Les réflexions de Liz Truss sur la façon de gérer la Banque d’Angleterre s'ajoutent à une liste croissante de menaces pour la livre et les obligations d'État britanniques. La crainte est que, si elle devient Premier ministre, Mme Truss bouleverse l'accent mis depuis trois décennies sur la lutte contre l'inflation et demande aux décideurs d'utiliser des outils qui ont été discrédités dans les années 1980. «Si le mandat de la BOE était modifié, on assisterait à une chute des gilts et de la livre sterling», déclare Gordon Shannon de TwentyFour Asset Management.

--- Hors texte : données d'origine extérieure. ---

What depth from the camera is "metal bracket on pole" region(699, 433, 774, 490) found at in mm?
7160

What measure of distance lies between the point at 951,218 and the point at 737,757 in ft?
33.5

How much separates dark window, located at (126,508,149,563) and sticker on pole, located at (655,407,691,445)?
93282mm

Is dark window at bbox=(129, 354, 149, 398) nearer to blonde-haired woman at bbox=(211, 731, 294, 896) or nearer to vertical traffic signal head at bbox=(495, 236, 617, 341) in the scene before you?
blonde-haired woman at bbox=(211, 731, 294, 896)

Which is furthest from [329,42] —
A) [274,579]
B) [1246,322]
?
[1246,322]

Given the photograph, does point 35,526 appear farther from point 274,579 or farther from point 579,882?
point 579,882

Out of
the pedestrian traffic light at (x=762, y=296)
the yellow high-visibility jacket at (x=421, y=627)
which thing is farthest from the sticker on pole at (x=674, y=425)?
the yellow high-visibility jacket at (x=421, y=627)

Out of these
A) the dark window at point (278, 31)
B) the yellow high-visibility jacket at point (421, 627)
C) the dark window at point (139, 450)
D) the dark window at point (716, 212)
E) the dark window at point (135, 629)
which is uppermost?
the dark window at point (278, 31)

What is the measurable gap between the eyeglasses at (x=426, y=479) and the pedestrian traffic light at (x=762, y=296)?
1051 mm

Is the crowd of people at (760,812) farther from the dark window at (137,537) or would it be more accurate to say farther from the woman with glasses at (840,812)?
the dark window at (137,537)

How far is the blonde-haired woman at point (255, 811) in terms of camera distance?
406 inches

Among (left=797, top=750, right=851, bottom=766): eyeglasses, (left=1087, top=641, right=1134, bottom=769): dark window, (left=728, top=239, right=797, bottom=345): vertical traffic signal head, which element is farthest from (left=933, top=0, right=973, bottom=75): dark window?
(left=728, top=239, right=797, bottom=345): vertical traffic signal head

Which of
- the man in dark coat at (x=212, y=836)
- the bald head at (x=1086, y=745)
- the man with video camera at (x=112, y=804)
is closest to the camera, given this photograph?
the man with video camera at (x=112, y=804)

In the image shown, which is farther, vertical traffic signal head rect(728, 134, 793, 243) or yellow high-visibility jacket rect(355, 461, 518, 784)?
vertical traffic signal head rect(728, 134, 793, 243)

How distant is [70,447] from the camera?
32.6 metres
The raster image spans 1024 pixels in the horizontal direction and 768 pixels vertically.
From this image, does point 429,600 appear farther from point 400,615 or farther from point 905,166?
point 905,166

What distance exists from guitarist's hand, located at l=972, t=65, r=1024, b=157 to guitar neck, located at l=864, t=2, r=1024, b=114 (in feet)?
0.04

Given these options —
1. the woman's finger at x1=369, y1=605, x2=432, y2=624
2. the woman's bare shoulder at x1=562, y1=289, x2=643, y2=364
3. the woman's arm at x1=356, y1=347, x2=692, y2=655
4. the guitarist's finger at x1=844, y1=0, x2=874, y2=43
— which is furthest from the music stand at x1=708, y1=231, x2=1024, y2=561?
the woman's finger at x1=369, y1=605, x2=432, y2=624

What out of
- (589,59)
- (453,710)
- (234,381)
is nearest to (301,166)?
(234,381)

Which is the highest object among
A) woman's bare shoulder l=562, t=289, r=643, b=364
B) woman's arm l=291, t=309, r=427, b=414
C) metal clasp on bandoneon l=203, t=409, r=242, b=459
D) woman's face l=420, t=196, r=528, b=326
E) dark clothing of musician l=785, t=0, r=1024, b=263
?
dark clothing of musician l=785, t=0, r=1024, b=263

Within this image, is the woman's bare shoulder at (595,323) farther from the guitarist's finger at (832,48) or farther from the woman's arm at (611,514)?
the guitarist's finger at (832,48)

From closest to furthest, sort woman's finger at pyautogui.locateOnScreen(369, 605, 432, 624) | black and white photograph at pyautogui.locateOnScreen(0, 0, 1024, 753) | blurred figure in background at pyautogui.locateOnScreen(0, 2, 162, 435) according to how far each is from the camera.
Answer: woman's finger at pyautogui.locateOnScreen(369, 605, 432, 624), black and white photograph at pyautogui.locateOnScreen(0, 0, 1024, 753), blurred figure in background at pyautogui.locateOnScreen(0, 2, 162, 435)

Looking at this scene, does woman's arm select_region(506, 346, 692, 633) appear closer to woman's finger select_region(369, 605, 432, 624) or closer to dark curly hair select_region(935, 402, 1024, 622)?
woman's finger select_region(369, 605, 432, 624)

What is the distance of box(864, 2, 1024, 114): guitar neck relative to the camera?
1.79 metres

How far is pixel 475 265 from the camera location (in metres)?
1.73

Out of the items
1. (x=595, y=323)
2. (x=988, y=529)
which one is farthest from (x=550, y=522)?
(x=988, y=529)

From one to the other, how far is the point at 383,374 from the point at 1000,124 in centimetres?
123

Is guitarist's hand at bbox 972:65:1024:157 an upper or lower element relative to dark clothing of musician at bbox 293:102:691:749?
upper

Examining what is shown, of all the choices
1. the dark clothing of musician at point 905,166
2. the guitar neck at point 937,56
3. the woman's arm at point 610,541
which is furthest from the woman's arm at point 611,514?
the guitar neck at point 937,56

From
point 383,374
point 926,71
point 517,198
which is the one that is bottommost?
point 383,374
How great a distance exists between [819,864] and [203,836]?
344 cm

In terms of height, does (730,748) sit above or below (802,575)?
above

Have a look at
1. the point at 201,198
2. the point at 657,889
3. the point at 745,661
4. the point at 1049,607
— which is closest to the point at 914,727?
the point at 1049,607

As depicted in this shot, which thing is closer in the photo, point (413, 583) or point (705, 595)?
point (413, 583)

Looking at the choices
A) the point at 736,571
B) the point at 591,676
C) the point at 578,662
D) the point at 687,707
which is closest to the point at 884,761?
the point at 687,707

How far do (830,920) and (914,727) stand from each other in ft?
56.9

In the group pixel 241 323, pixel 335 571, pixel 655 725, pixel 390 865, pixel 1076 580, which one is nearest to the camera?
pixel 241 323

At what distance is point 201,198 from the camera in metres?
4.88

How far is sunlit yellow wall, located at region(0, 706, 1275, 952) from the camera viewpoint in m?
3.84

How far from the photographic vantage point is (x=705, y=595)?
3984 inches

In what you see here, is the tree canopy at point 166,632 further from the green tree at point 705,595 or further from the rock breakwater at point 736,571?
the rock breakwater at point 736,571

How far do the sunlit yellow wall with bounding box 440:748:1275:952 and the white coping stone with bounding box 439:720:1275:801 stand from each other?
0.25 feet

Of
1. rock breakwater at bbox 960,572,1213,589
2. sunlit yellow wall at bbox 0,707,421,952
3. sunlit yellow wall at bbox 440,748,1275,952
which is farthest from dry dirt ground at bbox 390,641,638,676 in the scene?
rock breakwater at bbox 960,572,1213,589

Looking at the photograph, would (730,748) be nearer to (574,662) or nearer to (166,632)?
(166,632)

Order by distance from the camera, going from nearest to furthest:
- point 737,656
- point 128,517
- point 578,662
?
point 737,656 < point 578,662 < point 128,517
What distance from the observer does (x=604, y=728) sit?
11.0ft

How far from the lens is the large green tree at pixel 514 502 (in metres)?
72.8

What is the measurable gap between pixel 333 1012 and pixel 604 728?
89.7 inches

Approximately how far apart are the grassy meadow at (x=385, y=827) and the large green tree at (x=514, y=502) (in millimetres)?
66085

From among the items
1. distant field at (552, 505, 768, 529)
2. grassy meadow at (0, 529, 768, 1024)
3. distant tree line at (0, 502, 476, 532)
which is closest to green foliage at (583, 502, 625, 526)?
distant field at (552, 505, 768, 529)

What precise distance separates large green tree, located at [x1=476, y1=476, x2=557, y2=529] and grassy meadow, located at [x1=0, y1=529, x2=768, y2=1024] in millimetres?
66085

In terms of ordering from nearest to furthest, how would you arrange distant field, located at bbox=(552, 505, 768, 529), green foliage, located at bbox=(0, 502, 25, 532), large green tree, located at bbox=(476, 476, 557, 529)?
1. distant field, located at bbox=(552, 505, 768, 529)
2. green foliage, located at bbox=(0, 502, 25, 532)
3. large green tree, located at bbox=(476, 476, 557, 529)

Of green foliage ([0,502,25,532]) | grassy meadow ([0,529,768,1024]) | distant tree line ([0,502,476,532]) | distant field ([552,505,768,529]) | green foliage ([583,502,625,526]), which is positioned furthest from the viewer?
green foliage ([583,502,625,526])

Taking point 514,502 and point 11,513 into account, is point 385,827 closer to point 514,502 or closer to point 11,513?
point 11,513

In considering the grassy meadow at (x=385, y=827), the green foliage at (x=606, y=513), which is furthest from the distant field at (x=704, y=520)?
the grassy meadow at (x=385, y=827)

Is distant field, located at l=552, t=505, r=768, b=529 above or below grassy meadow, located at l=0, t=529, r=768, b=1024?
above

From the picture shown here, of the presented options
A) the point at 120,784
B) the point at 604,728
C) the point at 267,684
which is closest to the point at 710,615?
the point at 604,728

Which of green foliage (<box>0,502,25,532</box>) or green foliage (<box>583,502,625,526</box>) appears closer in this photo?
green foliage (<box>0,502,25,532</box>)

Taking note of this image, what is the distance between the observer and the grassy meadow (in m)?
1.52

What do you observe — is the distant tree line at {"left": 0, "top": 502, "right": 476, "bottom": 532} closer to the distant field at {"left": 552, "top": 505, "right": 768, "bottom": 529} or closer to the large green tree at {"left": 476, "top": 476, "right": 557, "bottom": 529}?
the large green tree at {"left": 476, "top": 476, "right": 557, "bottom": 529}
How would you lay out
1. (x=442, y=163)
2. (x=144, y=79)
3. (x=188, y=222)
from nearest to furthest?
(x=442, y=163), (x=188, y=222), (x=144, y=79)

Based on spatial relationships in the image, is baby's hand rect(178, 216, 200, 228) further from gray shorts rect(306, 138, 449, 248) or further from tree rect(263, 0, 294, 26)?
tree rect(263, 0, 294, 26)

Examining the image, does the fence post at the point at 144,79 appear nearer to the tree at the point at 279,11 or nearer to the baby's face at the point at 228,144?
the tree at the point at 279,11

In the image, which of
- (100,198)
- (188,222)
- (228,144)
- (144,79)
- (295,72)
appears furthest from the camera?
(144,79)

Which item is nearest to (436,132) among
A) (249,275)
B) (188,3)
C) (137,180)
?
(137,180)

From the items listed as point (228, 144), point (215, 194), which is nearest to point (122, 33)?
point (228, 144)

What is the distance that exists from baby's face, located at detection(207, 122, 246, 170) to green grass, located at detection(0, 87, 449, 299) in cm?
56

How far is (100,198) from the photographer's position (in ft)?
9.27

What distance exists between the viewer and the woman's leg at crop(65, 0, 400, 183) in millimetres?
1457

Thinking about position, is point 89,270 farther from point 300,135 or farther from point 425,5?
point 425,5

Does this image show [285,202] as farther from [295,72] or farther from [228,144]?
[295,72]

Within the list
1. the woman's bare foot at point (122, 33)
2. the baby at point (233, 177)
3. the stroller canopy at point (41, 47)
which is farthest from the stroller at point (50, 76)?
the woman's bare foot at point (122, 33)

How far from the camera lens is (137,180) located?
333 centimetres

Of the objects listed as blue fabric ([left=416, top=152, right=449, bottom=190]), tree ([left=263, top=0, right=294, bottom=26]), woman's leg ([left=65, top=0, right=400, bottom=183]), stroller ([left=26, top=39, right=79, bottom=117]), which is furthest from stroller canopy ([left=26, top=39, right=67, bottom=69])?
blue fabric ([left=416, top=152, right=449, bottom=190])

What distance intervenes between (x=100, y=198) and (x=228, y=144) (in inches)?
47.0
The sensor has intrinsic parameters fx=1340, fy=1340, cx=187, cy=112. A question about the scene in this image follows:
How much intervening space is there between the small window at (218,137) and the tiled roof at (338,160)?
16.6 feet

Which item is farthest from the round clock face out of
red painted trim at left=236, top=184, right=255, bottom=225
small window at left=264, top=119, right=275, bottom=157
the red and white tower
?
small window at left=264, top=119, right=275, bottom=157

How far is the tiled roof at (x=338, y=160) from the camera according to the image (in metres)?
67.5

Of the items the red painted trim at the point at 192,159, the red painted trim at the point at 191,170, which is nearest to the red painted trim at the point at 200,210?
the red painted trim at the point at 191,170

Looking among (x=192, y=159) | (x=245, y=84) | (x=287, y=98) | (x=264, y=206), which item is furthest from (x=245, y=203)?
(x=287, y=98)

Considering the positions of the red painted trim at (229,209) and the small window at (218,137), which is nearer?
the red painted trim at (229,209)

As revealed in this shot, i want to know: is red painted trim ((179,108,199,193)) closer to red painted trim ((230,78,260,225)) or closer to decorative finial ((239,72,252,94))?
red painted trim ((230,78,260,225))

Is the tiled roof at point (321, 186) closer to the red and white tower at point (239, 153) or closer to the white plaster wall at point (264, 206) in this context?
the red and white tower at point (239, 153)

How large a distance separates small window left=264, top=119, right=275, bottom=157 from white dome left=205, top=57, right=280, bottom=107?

Oncle Picsou peut se rendormir tranquillement sur son tas d’or, l’action Walt Disney bondit  après la séance après avoir augmenté de 38% le prix de son service de streaming, la croissance du nombre d'abonnés ayant dépassé les estimations. La société a ajouté 14,4 millions de nouveaux utilisateurs de Disney+ au cours du trimestre, ce qui porte à 221 millions le nombre d'abonnés sur toutes ses plateformes de streaming, soit plus que Netflix. Une hausse dans les parcs à thème a permis de battre les ventes et les bénéfices. Selon Bloomberg Intelligence, le titre aux grandes oreilles devrait terminer l'année 2022 en beauté.

Deux statistiques macro aux Etats-Unis aujourd'hui à 14h30: les prix à la production et les inscriptions hebdomadaires au chômage.

Daimler Truck: le groupe réalise un bénéfice ajusté de 1 milliard d’euros au deuxième trimestre, dépassant nettement les attentes des analystes grâce à une forte demande et à des effets de change positifs. Deutsche Telekom: l'opérateur de télécommunications allemand relève ses prévisions de résultats. Siemens AG: le groupe est en pertes à cause d'une lourde dépréciation sur Siemens Energy. Les revenus sont un peu supérieurs aux attentes mais les objectifs sont réduits à cause de la dépréciation. Zurich Insurance: le groupe annonce un programme de rachat d'actions de 1,8 milliard de francs en marge de la publication de ses trimestriels. Partners Group cède 50% d’USIC à Kohlberg dans le cadre d'une transaction de 4 milliards de dollars. ABB rachète à Siemens ses activités dans le domaine des moteurs Nema à basse tension. Boeing a livré son premier 787 Dreamliner depuis plus d'un an. Roche obtient une extension d'homologation pour le Ventana aux USA.

Cette nuit et ce matin en Asie, les indices traitent en en hausse. Tokyo est fermée, Hong Kong progresse de 2,25%, Shanghai avance de 1,56% et Séoul gagne 1,73%. Le future SPX ne rend pas un millimètre de terrain, bien au contraire il gagne 19 points supplémentaires. L’Europe ouvre en progression de 0,6%. Le simple fait que le chiffre de l’inflation soit sorti en-dessous des attentes a provoqué un sentiment de soulagement généralisé dans les marchés, c’est la réaction de base. Voyons maintenant comment le marché interprète ces chiffres sur la durée.